▶ [引文]:
爬蟲抓取動態內容

本文轉載自查看原文 2017-10-30 21:23 3070 爬蟲

一、簡單動態頁面爬取

　　我們之前進行的頁面爬取工作都是基於靜態的頁面。但是現在的很多頁面都采用了動態頁面，這些動態頁面又有百分之七十是由javascript寫的，因此我們了解如何從javascript頁面爬取信息就顯得非常的重要。

　　先認識具體情況之前，我們需要先了解什么是ajax，ajax它的英文全稱是asynchronous javascript and xml，是一種異步JavaScript和xml。我們可以通過ajax進行頁面數據請求，它返回的數據格式是json類型的。

　　然后我們就可以根據頁面的ajax格式進行數據爬取。以下是一個簡單的頁面爬取。

import json
from Chapter3 import download
import csv
def simpletest():
    '''
    it will write the date to the country.csv

    the json data has the attribute records, and the records has area, country and capital value
    :return:
    '''
    fileds = ('area', 'country', 'capital')
    writer = csv.writer(open("country.csv", "w"))
    writer.writerow(fileds)
    d = download.Downloader()
    html = d("http://example.webscraping.com/ajax/search.json?page=0&page_size=10&search_term=A")
    try:
        ajax = json.loads(html)
    except Exception as e:
        print str(e)
    else:
        for record in ajax['records']:
            row = [record[filed] for filed in fileds]
            writer.writerow(row)
if __name__ == "__main__":
    simpletest()

　　不知道是不是這個網站的問題，現在已經不能從上面的網址下載數據了，執行上面的程序，以下會是結果圖：

二、渲染動態頁面

　　在開始之前呢，首先要先下載pyside，直接用 pip install pyside 命令行即可。

　　然后我們就可以利用PySide來進行數據爬取。

▶ [資料集]:
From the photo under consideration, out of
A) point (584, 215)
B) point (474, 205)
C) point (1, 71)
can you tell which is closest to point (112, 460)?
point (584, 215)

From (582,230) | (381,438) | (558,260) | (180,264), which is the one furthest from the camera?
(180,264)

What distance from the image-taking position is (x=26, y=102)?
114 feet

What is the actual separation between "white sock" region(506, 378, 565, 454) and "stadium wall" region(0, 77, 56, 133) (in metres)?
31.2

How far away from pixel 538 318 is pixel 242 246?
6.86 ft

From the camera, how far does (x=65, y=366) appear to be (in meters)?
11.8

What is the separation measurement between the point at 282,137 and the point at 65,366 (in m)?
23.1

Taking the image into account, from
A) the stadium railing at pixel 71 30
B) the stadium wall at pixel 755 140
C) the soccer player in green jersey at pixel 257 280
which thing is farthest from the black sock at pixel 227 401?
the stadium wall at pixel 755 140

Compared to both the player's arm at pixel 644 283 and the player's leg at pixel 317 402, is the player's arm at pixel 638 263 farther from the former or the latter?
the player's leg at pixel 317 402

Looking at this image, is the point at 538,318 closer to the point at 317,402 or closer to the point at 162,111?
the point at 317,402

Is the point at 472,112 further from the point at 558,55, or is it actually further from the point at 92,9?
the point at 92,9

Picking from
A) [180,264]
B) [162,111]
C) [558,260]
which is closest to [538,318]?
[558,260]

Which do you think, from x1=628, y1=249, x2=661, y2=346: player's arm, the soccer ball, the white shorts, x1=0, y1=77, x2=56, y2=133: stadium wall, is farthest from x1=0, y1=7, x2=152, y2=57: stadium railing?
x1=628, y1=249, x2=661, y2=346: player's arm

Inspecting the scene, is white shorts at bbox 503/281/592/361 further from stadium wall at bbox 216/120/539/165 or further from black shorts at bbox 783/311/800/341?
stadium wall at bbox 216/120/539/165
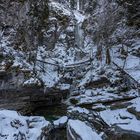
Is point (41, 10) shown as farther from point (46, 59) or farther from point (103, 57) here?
point (103, 57)

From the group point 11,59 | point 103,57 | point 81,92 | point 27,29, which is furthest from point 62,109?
point 27,29

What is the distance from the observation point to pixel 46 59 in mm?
13602

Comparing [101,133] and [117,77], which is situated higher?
[117,77]

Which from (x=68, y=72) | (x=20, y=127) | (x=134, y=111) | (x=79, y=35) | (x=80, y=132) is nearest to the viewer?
(x=80, y=132)

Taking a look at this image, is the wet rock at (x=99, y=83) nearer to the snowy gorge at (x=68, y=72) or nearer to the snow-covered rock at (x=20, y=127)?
the snowy gorge at (x=68, y=72)

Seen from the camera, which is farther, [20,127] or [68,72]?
[68,72]

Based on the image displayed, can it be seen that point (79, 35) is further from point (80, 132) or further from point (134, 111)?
point (80, 132)

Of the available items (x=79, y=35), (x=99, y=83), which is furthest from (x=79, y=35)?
(x=99, y=83)

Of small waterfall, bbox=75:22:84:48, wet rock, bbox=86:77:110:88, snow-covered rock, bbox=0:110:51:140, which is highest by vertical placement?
small waterfall, bbox=75:22:84:48

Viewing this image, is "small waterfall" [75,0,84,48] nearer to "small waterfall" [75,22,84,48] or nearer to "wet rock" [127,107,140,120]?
"small waterfall" [75,22,84,48]

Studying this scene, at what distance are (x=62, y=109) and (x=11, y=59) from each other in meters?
3.49

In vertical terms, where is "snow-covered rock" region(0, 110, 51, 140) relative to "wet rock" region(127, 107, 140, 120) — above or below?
below

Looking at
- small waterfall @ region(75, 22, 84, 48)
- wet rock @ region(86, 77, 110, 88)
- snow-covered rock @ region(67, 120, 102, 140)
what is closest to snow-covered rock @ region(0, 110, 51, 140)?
snow-covered rock @ region(67, 120, 102, 140)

▶ [待辦任務]:
**a.** 這篇講爬蟲抓取動態內容的文章提到，安裝pyside要用哪條命令？
**b.** 請逐字照錄這篇講爬蟲抓取動態內容的文章中的一段，從“我們之前進行的頁面爬取工作都”起，到“然后我們就可以根據頁面的ajax格式進行數據爬取。以下是一個簡單的頁面爬取。”止。

▶ [結果]:
**a.** pip install pyside

**b.**
我們之前進行的頁面爬取工作都是基於靜態的頁面。但是現在的很多頁面都采用了動態頁面，這些動態頁面又有百分之七十是由javascript寫的，因此我們了解如何從javascript頁面爬取信息就顯得非常的重要。

　　先認識具體情況之前，我們需要先了解什么是ajax，ajax它的英文全稱是asynchronous javascript and xml，是一種異步JavaScript和xml。我們可以通過ajax進行頁面數據請求，它返回的數據格式是json類型的。

　　然后我們就可以根據頁面的ajax格式進行數據爬取。以下是一個簡單的頁面爬取。